** SELECTED EXTRACT **
_ _ _

Love how stunningly different s/he is compared to the others in the shot!
If I didn't hate dealing with diamond eye so much I'd get more dragon/metallic scaled bettas.


----------



## trilobite

Quite a few are like him now, marble has kicked in at full force

Yeah thats the worst thing about dragons, I need to be very careful with selecting these guys since dad has diamond eye, Im hoping mums moderate scaling will tamper it down in the fry but yeah its always a risk with dragons


----------



## LittleBettaFish

These are coming along nicely. I like the colour on the last fish.


----------



## ThatFishThough

The fry are like "D'oh! Mum, why?!? Can we have food?!? Please??!?!"


----------



## MysticSky22301

I'm in love with the green and black one o.o I wish you could ship to the US!


----------



## Zazwaki

The one in the second picture is beautiful!


----------



## trilobite

Thanks  Theres quite a few orange finned guys in the mix too which Im very pleased about, hopefully it manages to gain the intensity as their father

Mystic hes pretty cute ae! I didnt expect that colour to show up in this spawn


----------



## trilobite

ThatFishThough said:


> The fry are like "D'oh! Mum, why?!? Can we have food?!? Please??!?!"


Lol thats pretty much the only thing that goes on in their heads! I just see a swarm of colours rushing to the front of the tub everytime I walk past


----------



## MysticSky22301

Yay colors! Lol

I want to see how he marbles


----------



## trilobite

Same! :-D Although Im kinda hoping he stays that colour


----------



## Aqua Aurora

will you be selling juvies/young adults on the forum once they're old enough to gender ID? I might buy some girls from you for a sorority.


----------



## trilobite

Aqua Aurora said:


> will you be selling juvies/young adults on the forum once they're old enough to gender ID? I might buy some girls from you for a sorority.


I cant send outside australia unfortunately, but if youre in oz then yeah I'll defintinatly be selling them off. Females are usually the last ones to go since Im fussy with who I keep

Managed to get a koi girl and a solid orange from this spawn lol

























Jarred a few boys, excuse the crappy rushed photos, I'll try and get nicer pics sometime

































And some juvies waiting to be jarred


----------



## trilobite

Forgot about these pics, I snapped a few days before I jarred these boys. Their fins have already grown so much


----------



## MysticSky22301

Wow beautiful fish o.o


----------



## Frosty Fisher

Amazing pictures of some very beautiful bettas!

_ _ _

** PROBLEM DETAILS **
Reproduce the betta thread verbatim from "Love how stunningly" to "dragon/metallic scaled bettas.".

_ _ _

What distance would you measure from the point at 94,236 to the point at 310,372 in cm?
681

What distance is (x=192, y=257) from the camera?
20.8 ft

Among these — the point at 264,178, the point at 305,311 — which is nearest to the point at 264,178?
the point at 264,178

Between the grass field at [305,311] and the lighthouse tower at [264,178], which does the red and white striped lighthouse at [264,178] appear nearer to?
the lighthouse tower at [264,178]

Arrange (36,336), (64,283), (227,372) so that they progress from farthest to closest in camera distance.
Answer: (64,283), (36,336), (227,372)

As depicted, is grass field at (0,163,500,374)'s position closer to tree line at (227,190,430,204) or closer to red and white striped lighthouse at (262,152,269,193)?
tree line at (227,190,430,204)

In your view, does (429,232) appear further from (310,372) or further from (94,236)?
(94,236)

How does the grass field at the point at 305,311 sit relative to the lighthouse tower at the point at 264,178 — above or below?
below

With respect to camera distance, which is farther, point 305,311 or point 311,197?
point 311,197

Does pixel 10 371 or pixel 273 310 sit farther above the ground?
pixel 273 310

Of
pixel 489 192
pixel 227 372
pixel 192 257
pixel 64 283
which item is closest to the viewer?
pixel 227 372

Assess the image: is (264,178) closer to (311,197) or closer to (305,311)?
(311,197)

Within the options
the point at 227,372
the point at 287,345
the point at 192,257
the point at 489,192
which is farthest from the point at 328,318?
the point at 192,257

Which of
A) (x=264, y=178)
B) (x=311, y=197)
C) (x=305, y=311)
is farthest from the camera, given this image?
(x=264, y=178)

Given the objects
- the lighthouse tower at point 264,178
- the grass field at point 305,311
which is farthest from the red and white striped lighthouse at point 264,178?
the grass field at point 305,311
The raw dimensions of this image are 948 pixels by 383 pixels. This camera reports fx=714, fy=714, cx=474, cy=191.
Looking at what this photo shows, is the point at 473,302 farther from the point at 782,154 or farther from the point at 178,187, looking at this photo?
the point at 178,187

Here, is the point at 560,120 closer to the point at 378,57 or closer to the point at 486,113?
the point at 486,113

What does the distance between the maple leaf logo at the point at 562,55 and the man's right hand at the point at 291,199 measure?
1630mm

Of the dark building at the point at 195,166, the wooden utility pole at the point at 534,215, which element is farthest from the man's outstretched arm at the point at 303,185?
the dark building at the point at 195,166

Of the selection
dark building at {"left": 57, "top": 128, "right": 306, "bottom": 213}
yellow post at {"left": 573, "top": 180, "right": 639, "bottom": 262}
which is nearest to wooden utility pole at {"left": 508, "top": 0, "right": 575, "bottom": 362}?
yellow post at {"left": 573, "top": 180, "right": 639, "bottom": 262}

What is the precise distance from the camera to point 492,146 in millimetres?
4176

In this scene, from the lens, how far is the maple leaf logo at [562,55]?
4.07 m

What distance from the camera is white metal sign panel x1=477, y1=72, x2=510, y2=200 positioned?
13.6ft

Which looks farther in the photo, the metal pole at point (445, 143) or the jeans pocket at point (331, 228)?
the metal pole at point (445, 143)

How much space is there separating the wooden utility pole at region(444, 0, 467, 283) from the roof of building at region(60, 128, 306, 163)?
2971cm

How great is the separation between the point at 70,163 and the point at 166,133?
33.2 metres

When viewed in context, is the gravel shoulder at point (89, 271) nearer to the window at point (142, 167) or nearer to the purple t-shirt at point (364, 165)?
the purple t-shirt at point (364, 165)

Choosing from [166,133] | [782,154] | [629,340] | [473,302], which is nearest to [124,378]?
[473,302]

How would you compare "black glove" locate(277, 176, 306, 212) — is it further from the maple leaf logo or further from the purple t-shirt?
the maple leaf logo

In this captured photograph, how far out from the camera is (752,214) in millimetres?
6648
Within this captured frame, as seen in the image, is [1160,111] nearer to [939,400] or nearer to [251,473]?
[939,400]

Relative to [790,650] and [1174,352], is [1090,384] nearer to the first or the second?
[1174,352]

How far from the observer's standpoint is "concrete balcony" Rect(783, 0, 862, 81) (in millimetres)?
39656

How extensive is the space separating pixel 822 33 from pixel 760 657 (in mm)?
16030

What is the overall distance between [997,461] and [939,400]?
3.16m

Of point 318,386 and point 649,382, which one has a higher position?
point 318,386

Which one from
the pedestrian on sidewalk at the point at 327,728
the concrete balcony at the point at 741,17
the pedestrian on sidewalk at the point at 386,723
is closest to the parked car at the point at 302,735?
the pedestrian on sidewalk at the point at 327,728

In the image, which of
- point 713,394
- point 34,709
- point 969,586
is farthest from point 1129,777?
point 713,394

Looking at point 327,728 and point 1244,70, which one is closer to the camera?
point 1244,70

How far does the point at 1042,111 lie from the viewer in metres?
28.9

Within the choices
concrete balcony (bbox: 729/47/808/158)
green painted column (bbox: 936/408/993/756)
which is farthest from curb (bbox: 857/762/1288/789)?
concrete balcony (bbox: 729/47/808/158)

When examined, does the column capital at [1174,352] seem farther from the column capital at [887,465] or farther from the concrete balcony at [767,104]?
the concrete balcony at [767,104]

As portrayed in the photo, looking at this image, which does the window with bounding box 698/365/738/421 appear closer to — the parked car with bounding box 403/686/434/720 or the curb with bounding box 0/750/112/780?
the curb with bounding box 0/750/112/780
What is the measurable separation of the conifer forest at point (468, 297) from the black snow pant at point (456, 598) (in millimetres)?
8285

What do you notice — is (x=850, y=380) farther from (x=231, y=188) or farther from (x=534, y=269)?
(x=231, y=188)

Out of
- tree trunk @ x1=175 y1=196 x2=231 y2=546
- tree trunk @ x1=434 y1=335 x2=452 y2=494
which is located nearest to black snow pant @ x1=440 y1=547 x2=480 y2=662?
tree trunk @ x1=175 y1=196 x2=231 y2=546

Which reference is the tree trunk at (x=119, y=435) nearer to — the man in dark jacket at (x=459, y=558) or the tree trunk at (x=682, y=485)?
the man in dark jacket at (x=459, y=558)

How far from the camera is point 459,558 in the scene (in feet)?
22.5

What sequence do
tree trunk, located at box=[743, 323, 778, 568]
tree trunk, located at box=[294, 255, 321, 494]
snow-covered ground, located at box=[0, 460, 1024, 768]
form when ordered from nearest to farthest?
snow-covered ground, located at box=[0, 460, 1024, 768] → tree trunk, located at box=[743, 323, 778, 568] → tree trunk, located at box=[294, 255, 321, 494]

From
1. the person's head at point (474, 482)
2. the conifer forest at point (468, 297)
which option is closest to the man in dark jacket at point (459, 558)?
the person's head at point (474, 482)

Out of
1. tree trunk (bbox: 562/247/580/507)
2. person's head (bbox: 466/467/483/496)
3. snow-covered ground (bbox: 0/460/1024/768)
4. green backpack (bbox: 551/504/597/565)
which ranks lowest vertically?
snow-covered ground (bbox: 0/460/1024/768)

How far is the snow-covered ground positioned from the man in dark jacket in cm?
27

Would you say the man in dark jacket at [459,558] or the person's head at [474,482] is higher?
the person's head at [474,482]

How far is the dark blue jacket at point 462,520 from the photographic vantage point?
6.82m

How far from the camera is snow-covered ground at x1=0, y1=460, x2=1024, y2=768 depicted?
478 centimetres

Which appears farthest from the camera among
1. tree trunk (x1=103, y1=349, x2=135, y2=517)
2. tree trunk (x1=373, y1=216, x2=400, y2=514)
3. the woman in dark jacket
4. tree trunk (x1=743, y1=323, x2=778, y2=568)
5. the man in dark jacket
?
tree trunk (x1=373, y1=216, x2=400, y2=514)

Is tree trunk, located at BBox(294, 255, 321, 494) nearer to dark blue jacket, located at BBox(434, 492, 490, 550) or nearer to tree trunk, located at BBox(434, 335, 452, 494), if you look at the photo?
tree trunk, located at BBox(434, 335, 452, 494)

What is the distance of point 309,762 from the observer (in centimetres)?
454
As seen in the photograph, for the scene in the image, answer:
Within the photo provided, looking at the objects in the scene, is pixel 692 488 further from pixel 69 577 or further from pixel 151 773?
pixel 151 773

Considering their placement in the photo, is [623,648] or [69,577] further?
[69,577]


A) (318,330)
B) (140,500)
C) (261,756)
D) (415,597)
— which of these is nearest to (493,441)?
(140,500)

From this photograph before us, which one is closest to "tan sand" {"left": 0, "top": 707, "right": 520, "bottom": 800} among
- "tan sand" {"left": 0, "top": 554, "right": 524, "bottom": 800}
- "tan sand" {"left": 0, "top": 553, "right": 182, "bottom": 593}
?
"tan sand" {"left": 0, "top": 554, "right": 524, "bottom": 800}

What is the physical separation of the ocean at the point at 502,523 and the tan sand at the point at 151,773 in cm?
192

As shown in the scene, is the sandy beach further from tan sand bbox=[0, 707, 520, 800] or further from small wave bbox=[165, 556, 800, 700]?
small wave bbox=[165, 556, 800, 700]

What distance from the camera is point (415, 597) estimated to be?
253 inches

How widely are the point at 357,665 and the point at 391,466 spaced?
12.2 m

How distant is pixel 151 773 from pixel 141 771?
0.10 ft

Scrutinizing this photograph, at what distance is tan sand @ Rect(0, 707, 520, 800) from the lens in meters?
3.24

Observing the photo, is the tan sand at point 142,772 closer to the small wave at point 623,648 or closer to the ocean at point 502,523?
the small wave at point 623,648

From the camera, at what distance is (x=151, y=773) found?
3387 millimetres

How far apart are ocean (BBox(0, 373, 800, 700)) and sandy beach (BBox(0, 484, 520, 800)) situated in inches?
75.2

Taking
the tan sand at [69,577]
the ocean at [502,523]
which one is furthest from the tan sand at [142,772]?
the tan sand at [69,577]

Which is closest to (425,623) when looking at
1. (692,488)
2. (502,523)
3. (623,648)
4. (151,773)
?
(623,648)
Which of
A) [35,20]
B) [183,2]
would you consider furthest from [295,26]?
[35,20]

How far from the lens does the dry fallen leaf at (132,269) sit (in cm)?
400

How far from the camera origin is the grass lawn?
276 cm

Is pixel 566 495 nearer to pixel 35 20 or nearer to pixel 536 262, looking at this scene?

_ _ _

** TASK RESULT **
Love how stunningly different s/he is compared to the others in the shot!
If I didn't hate dealing with diamond eye so much I'd get more dragon/metallic scaled bettas.